Tutti questi strumenti possono essere la base per decine di esperimenti scientifici e per usarli basta scaricare delle app che permettano di raccogliere queste informazioni. Per esempio Physics Toolbox Sensor Suite (gratuito) oppure Sensor Play (a pagamento) offrono più funzioni, ma esistono app specifiche per singoli strumenti: VidAnalysis registra e traccia il movimento degli oggetti inquadrati, Galactica Luxmeter misura l’intensità luminosa, Sensor Kinetics agisce su accelerometro, magnetometro e giroscopio.
Gli esperimenti di fisica sono i più semplici da immaginare e ci sono tanti esempi in Rete che spiegano come usare al meglio i propri dispositivi.
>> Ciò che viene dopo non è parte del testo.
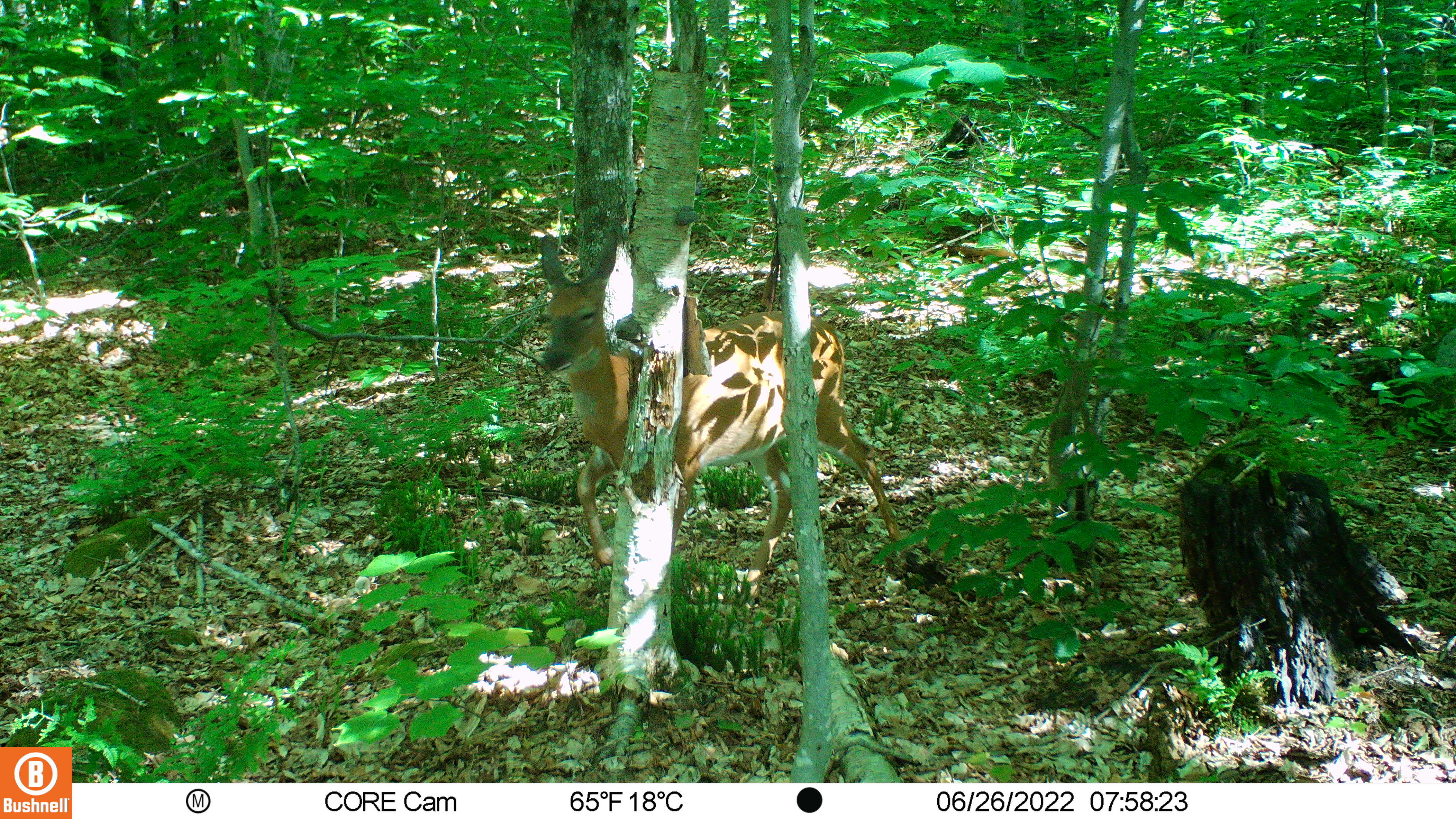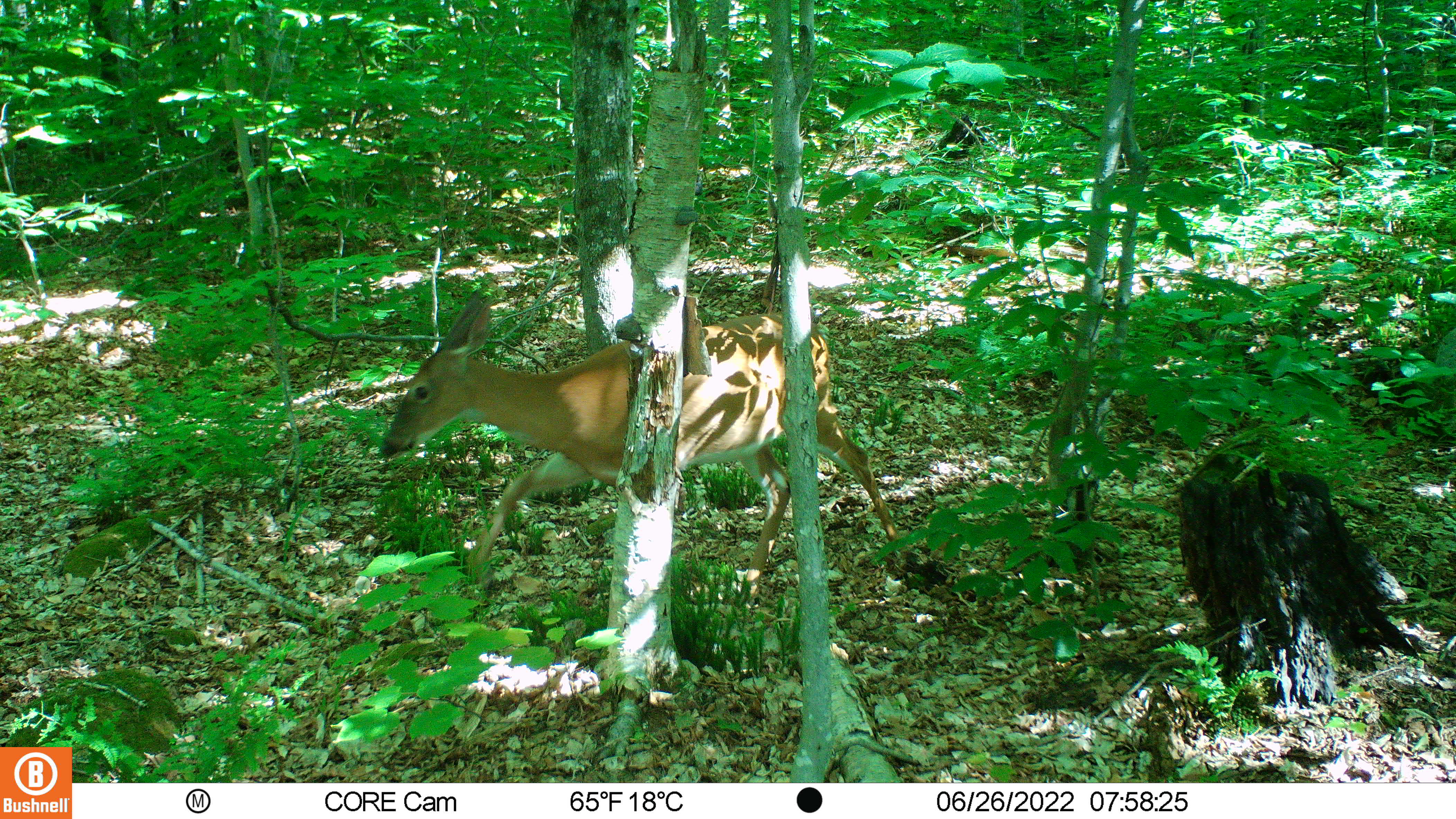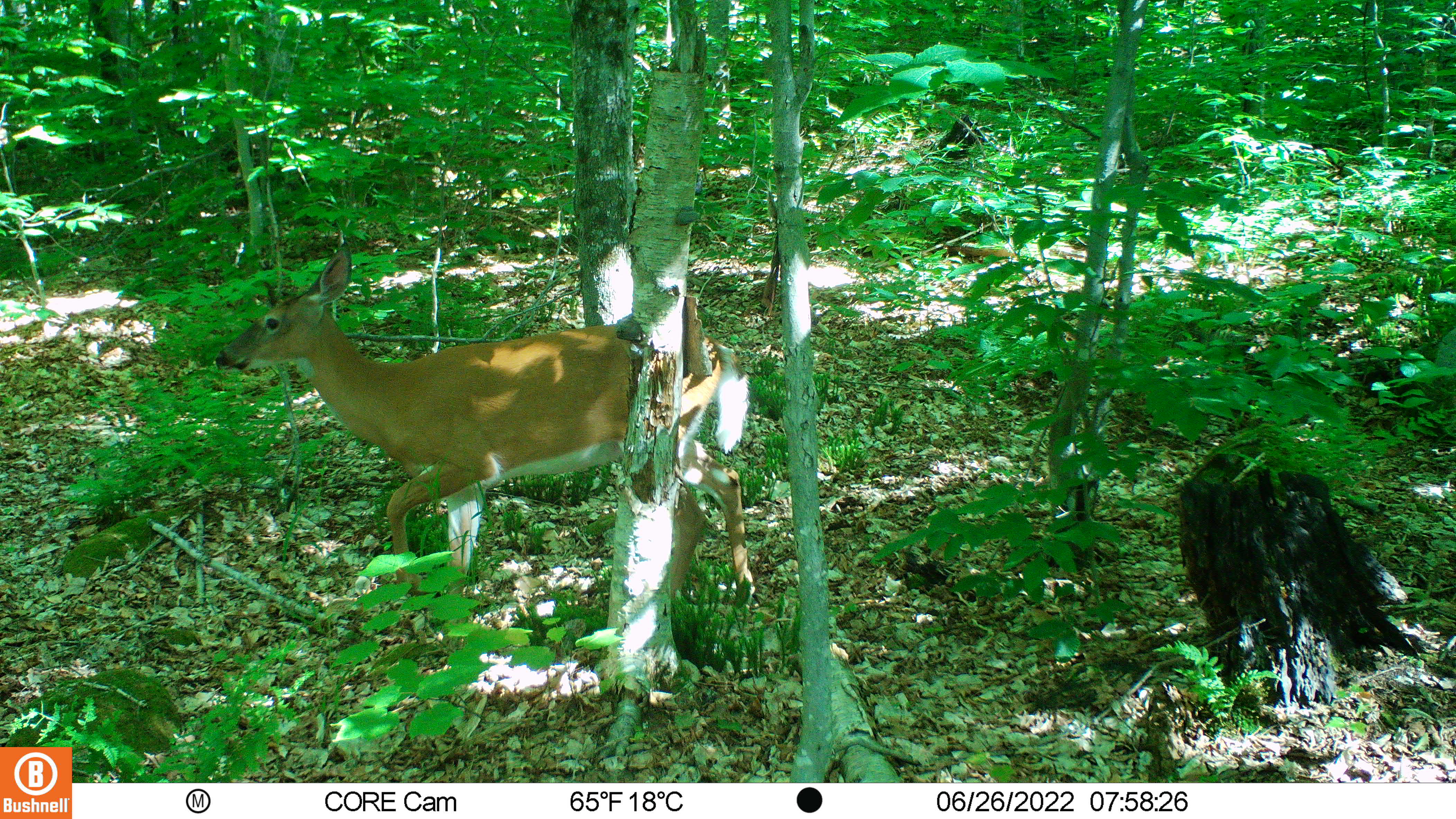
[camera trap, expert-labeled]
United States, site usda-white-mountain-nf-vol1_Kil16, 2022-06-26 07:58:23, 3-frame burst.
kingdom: Animalia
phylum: Chordata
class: Mammalia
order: Artiodactyla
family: Cervidae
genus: Odocoileus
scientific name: Odocoileus virginianus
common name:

Ne danno qualche esempio INFN, INAF, o Zanichelli. Ma una bella raccolta di esempi si trova anche nel libro Scienze con gli EAS (Scholé, 2018) di Stefano Macchia e Alfonso D’Ambrosio.
EAS è una sigla che sta per Episodio di Apprendimento Situato e si riferisce a un metodo che fa ricorso in modo continuo e creativo allo smartphone nella didattica. Lo stesso principio si può applicare a tante materie diverse e infatti nel catalogo della casa editrice ci sono tanti volumi dedicati alle diverse discipline (storia, grammatica, matematica ecc).
Nel caso delle scienze naturali, gli strumenti più utili possono essere la telecamera, il registratore vocale, l’igrometro, il sensore di pressione e temperatura. Possiamo usare questi strumenti per analizzare fenomeni atmosferici, documentare processi biologici o studiare i cambiamenti ambientali nel corso di un periodo di tempo. Per esempio, può essere interessante fare un’escursione e vedere come cambiano i parametri ambientali e, di conseguenza, la flora man mano che si sale in quota. Oppure sfruttare la fotocamera e trasformare il proprio dispositivo in un microscopio: basta applicare una lente e poi si possono fotografare (e soprattutto filmare) dettagli su cui fare poi ragionamenti e analisi di ogni tipo.
Tutte le esperienze di EAS rientrano nel cosiddetto sistema BYOD, sigla che sta per Bring your own device (porta il tuo dispositivo). Questa espressione, mutuata dal gergo aziendale americano, prevede l’uso della propria tecnologia personale per svolgere lavori e compiti in contesti lavorativi o scolastici. Il sistema BYOD ha sopperito (e ancora oggi può sopperire) alla carenza di dispositivi nelle scuole, anche se non né equo e può creare imbarazzo per quegli studenti con meno risorse economiche. Ma se si possono usare gli strumenti della scuola, o se si riesce a limitare le differenze, la potenza didattica di queste esperienze non ha confronti con metodi più tradizionali.
Come puoi cominciare la prossima lezione? Introduci l’uso dello smartphone in classe con una piccola lezione esplorativa nella quale fai emergere cosa sanno delle potenzialità tecnologiche dei dispositivi che studenti e studentesse hanno nello zaino.